*GIVEN INSTRUCTION 1:* In the Humphries Bay post, reproduce word for word the part that opens with the words containing "Three weekends ago" and closes with "Eastern Okataina Walkway.".
*GIVEN INSTRUCTION 2:* According to the Humphries Bay post, what is hiking called in New Zealand?
*GIVEN INSTRUCTION 3:* Extend the Humphries Bay trip account, beginning after its final sentence.

*PROVIDED PASSAGE:*
----------

Thursday, 24 November 2016

Humphries Bay

Three weekends ago I went on my first backpacking trip in New Zealand. I am 10 minutes away from an amazing system of mountain bike trails, so I haven’t been hiking (or ‘tramping’ as it is known down here) much, but I had a free weekend and found a promising looking campsite on the map. Humphries Bay campsite, on the shores of Lake Tarawera, is not far as the crow flies from where I am, but can only be circuitously approached from my direction due to a matrix of smaller lakes and private pastures. I decided on a promising route, about 20km by road, about 10km by mountain bike on the dual-use Western Okataina Walkway, then about 10km hiking down the coast of Lake Ōkataina on the Eastern Okataina Walkway.

Biking with a full backpack can get awkward, but I managed to balance it so that it wasn’t much of a hassle. More of a hassle was the fact that the “dual-use path” was largely only so in words. It was an old logging road, which over time has gotten quite rutted. Recent rains made every depression into a mud pit that sucked your momentum at the bottom of hills, and overgrown gorse prevented any quick descents. It passed through many lovely sections of forest, but as a whole I was not impressed and definitely won’t be returning by bike. On the positive side, although delays “riding” the track set me back over an hour, it gave me an opportunity to try out my new 1000 lumen bike-light in the gathering dusk. At the halfway point, where it turned to an actual tramping track, I locked my bike in the woods.

----------

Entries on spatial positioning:
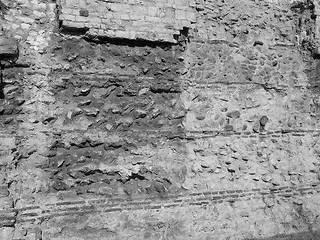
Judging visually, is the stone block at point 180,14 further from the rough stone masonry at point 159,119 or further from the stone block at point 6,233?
the stone block at point 6,233

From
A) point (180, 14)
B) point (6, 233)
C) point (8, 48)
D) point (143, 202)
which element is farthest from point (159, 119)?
point (6, 233)

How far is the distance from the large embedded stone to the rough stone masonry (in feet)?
0.04

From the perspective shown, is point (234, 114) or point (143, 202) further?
point (234, 114)

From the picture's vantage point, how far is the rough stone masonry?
5.02 m


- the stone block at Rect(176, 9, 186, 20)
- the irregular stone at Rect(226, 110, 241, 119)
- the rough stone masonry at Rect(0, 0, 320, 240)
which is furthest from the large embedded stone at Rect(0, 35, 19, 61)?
the irregular stone at Rect(226, 110, 241, 119)

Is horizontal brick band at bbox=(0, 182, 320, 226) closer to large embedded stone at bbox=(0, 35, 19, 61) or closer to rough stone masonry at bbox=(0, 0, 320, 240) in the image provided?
rough stone masonry at bbox=(0, 0, 320, 240)

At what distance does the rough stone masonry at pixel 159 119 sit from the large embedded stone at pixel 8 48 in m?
0.01

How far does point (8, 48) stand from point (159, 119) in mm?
2018

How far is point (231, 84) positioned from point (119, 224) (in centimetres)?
245

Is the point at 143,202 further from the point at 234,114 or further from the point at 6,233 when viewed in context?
the point at 234,114

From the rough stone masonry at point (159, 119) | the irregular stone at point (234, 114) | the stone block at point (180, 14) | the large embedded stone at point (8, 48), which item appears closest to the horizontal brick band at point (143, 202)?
the rough stone masonry at point (159, 119)

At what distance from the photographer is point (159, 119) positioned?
562cm

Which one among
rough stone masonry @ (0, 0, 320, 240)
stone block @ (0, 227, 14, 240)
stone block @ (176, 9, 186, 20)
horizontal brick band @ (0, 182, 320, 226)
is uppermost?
stone block @ (176, 9, 186, 20)

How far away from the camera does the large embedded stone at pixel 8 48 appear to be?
4.81 metres
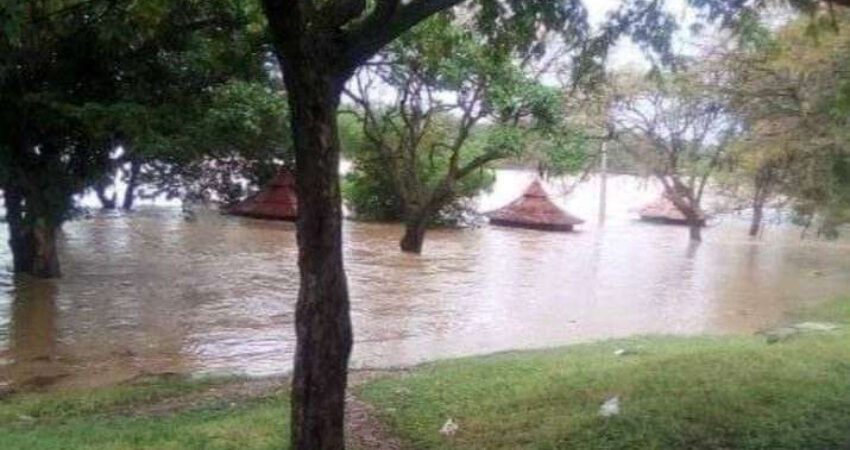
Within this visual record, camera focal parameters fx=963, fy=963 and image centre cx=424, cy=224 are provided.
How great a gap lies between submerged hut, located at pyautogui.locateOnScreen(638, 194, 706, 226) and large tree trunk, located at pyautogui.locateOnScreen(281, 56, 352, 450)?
3364 cm

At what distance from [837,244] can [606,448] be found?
27.0 m

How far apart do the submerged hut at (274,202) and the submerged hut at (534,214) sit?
7.29 meters

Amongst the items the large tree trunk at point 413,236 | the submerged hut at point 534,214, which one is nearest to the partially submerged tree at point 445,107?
the large tree trunk at point 413,236

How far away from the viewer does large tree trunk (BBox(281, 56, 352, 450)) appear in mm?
4605

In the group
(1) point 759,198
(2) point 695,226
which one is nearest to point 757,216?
(2) point 695,226

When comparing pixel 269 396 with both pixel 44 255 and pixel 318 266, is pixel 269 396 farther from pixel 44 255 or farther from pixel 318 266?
pixel 44 255

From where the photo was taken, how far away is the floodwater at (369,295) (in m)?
10.7

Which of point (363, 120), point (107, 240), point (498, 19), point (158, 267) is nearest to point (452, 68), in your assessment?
point (363, 120)

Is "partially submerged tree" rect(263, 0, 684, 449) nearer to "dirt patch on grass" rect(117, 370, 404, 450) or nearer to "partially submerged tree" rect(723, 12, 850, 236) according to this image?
"dirt patch on grass" rect(117, 370, 404, 450)

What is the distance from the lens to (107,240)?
20.4 m

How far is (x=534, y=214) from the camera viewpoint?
102ft

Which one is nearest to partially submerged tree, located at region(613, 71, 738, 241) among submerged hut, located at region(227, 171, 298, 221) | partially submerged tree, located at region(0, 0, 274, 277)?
submerged hut, located at region(227, 171, 298, 221)

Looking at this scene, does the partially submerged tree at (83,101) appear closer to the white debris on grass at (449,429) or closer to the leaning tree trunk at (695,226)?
the white debris on grass at (449,429)

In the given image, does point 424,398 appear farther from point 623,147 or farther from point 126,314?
point 623,147
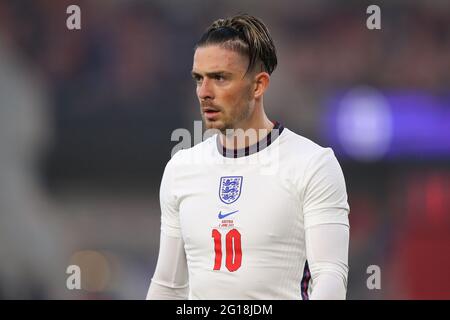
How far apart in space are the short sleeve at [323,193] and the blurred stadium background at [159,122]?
223 inches

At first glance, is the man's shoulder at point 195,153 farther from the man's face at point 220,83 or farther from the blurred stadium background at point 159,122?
the blurred stadium background at point 159,122

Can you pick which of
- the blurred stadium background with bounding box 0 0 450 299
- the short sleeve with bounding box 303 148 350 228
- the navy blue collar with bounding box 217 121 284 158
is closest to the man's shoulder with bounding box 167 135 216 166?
the navy blue collar with bounding box 217 121 284 158

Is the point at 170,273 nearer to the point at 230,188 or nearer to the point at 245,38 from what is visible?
the point at 230,188

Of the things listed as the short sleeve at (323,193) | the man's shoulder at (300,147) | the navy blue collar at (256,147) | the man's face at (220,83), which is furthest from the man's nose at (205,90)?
the short sleeve at (323,193)

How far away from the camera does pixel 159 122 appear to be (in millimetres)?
10375

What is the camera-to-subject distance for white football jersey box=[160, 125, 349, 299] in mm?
3629

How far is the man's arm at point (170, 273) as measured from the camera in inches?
153

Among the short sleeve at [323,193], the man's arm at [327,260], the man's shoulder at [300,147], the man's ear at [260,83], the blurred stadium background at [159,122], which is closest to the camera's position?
the man's arm at [327,260]

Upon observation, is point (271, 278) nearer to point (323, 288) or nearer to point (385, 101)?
point (323, 288)

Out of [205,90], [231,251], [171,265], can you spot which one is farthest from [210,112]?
[171,265]

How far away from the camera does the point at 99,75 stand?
10.6m
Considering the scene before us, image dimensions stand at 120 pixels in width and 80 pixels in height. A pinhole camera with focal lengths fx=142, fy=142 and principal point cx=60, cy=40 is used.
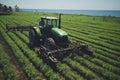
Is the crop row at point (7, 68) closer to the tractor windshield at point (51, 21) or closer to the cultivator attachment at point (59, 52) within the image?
the cultivator attachment at point (59, 52)

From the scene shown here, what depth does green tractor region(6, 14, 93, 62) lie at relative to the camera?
392 inches

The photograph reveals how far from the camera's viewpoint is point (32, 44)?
13008mm

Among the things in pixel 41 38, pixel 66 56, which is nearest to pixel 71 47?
pixel 66 56

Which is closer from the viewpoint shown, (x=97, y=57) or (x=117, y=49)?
(x=97, y=57)

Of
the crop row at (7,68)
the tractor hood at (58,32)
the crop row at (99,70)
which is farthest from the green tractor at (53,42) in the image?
Answer: the crop row at (7,68)

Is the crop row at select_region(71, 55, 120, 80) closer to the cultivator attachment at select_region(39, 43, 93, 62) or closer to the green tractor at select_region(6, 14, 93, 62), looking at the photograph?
the cultivator attachment at select_region(39, 43, 93, 62)

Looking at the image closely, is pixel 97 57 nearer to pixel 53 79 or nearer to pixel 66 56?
pixel 66 56

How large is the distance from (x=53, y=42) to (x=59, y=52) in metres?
1.00

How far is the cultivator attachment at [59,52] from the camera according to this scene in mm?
9277

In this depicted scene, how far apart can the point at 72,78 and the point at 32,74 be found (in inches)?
87.4

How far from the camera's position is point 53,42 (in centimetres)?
1042

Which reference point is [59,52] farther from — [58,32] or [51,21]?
[51,21]

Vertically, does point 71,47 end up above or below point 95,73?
above

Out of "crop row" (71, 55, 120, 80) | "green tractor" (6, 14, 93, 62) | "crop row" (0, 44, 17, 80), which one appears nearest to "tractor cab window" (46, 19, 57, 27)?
"green tractor" (6, 14, 93, 62)
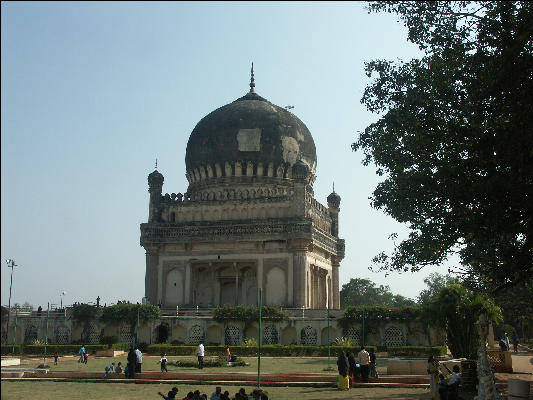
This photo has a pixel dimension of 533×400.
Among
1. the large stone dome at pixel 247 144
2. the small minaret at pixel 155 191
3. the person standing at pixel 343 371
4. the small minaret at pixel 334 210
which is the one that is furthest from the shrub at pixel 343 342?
the small minaret at pixel 155 191

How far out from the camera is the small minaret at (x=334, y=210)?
5028cm

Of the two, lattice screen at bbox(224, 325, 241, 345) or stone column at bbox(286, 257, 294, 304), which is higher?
stone column at bbox(286, 257, 294, 304)

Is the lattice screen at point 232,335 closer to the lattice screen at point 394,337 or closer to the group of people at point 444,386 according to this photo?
the lattice screen at point 394,337

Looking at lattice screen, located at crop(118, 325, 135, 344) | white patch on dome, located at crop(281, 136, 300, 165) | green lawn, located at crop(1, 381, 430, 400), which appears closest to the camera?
green lawn, located at crop(1, 381, 430, 400)

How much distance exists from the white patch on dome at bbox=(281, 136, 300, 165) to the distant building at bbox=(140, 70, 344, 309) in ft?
0.26

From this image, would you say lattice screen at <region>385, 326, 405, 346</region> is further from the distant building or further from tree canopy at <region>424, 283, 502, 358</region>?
tree canopy at <region>424, 283, 502, 358</region>

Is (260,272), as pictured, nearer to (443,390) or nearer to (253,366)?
(253,366)

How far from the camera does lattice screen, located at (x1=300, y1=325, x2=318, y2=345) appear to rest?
3859 cm

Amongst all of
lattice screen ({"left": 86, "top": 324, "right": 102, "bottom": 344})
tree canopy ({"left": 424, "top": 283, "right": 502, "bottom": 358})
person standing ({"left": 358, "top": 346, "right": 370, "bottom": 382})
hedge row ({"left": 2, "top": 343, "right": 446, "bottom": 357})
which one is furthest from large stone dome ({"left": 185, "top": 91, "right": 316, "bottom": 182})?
person standing ({"left": 358, "top": 346, "right": 370, "bottom": 382})

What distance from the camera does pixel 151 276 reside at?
4528 centimetres

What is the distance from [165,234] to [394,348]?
18458mm

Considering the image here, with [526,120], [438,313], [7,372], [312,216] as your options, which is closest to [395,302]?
[312,216]

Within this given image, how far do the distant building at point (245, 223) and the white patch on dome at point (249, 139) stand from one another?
7 centimetres

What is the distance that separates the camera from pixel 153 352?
115ft
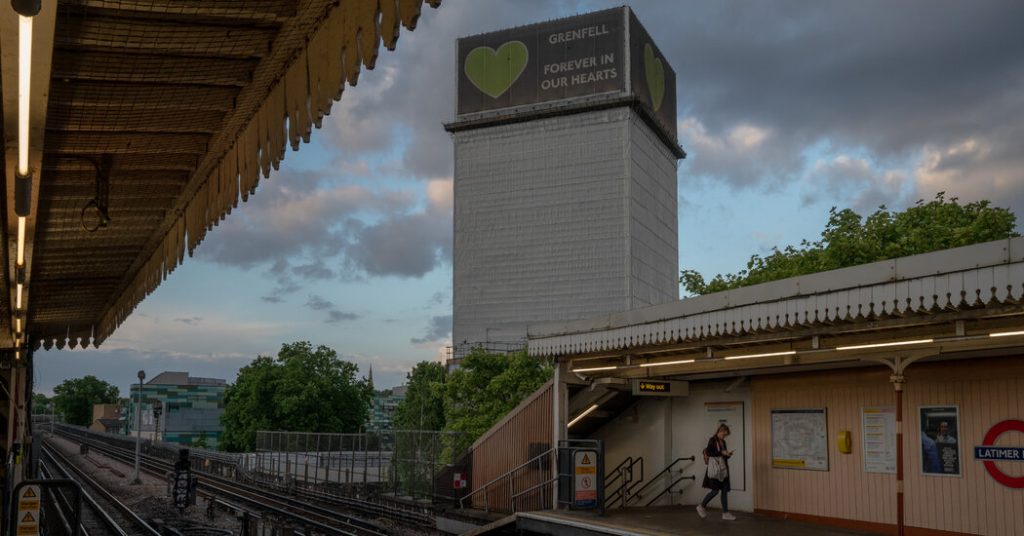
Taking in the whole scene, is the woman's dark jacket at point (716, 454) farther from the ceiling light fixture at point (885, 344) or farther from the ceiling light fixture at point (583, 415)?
the ceiling light fixture at point (583, 415)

----------

*WRITTEN RESPONSE 1:*
Three weekends ago I went on my first backpacking trip in New Zealand. I am 10 minutes away from an amazing system of mountain bike trails, so I haven’t been hiking (or ‘tramping’ as it is known down here) much, but I had a free weekend and found a promising looking campsite on the map. Humphries Bay campsite, on the shores of Lake Tarawera, is not far as the crow flies from where I am, but can only be circuitously approached from my direction due to a matrix of smaller lakes and private pastures. I decided on a promising route, about 20km by road, about 10km by mountain bike on the dual-use Western Okataina Walkway, then about 10km hiking down the coast of Lake Ōkataina on the Eastern Okataina Walkway.

*WRITTEN RESPONSE 2:* Tramping.

*WRITTEN RESPONSE 3:*
The Eastern Okataina Walkway was as nice a tramping track as the Western was poor. It skirts the edge of the lake, sometimes running along the shore and sometimes taking a shortcut over ridges, but never getting really steep. Due to its gentle grade and quality construction it remains fairly smooth and dry without any added rockwork, although I did find one section with unsuccessful tree fern trunk causeways. It made for a peaceful night hike in, with the almost-full moon reflecting off the rippling surface of the lake through the trees and the gentle sound of waves lapping the shore carrying on the night breezes. I came around one corner to see what looked like thousands of small eyes dappling the underside of a bank; it was actually the New Zealand glowworm, the larvae of the Arachnocampa luminosa fungus gnat. Around another corner I startled a passel of possums (common brushtail possum). Most of them darted off into the woods or climbed a tree, but one particularly daft individual set off down the trail in front of me. Every time I would get closer it would run ahead again, but even when there were not steep slopes on either side it took it about a kilometer to figure out that it could go sideways and I wouldn’t ‘chase’ it. I hope I didn’t disrupt its possum social life too much by leading it so far away.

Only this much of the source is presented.